After this brief survey of the field, what changes can be expected at the JTT? The main focus of the journal will not alter; it will continue to have an international focus on original research, with a preference for publishing studies aiming to demonstrate the clinical or economic value of telemedicine for patients. In doing so we wish to make the JTT as useful as possible for those who are developing or operating telemedicine services. Studies reporting negative results are welcome, since we can learn as much from the “failures” as the “successes”. Editorials and opinion pieces will be published sparingly. A series of methodology articles are being planned, to take the general methodological issues faced in all research and explicate the particular points that are relevant to telemedicine researchers.
As well as encouraging well-designed quantitative studies with comparison groups which measure patient outcomes, we also encourage researchers to submit qualitative or mixed methods studies on issues such as uptake into normal practice or sustainability. However, these must be of high quality, and we recommend that potential authors attend to the extensive literature on the quality appraisal of qualitative research.6,7 The essence of qualitative research is to bring new conceptual understanding to the reader, and to achieve this we recommend that authors work within an explicit theoretical framework and describe how this relates to their chosen qualitative methodology. The JTT will also take some articles which are technically oriented but these must be aimed at the general reader, and of direct and immediate relevance to clinical services. Manuscripts concerning technical developments alone will be redirected to engineering or computer science journals.
Some smaller changes will be introduced, such as structured abstracts for research articles, and authors are urged to check the website for minor modifications of this nature.
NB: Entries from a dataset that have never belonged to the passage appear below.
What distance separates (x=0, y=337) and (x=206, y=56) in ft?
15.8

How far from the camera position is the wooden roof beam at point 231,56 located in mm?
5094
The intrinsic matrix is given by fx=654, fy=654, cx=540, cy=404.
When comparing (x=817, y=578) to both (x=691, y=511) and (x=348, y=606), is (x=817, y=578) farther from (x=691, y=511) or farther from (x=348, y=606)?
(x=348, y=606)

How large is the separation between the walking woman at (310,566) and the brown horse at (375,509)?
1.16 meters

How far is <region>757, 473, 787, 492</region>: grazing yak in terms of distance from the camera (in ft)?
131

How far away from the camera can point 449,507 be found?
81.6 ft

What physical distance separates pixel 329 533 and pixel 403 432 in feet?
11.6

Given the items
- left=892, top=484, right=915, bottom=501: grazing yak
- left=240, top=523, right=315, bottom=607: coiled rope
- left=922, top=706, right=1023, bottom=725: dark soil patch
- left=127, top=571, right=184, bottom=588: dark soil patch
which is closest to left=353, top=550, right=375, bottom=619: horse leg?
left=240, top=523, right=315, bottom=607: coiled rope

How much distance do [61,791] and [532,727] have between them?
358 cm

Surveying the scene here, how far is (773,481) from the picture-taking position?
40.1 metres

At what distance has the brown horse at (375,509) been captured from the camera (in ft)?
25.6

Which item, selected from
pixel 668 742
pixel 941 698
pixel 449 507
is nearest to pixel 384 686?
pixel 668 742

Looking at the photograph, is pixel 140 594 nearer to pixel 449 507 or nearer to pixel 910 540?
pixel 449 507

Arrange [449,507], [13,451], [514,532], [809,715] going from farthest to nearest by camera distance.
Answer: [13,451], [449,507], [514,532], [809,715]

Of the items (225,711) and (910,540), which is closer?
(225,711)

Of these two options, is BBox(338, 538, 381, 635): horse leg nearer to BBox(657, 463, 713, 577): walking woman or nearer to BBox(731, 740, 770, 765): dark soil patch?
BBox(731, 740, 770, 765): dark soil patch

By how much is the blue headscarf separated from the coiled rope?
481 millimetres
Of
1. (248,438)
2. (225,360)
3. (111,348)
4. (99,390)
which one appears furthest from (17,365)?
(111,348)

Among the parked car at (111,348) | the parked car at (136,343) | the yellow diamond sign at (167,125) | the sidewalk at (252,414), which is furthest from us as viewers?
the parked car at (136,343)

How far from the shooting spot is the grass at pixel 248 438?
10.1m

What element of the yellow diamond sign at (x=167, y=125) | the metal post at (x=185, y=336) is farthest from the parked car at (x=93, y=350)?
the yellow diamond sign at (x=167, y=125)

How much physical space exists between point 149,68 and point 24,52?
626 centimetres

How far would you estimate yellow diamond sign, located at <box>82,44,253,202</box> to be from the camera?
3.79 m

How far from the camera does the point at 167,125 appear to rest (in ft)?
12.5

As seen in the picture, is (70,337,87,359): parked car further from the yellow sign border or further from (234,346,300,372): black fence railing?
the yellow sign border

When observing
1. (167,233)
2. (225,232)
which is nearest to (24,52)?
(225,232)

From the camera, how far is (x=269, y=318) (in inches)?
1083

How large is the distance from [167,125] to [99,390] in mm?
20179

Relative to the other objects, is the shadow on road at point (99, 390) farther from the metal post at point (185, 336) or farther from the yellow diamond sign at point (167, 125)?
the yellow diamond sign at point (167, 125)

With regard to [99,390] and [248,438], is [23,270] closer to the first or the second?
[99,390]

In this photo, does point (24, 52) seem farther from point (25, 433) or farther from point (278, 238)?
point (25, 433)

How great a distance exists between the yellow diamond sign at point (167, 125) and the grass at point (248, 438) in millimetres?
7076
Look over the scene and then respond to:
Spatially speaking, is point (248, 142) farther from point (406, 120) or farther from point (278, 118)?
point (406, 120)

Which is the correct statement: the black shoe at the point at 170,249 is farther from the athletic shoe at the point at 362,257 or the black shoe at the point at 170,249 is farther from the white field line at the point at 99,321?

One of the perennial issues is the terminology problem; should the field be known as telemedicine or telehealth? Different terms are preferred in different countries and although some regard telehealth as more inclusive because it implies a broader range of service delivery, many employ the words interchangeably. We will continue to use the term that each author chooses.
With telemedicine being part of the the huge process of completely re-tooling healthcare and the systems that support it, a great deal of research remains to be done. Every clinical discipline, from speech pathology to cardiac surgery, is considering how much of their work can be done at a distance, what the place is of telemedicine in the overall care of patients, and how connected online health will influence practice. There is no shortage of areas to investigate, and we look forward to continuing the research journey with you.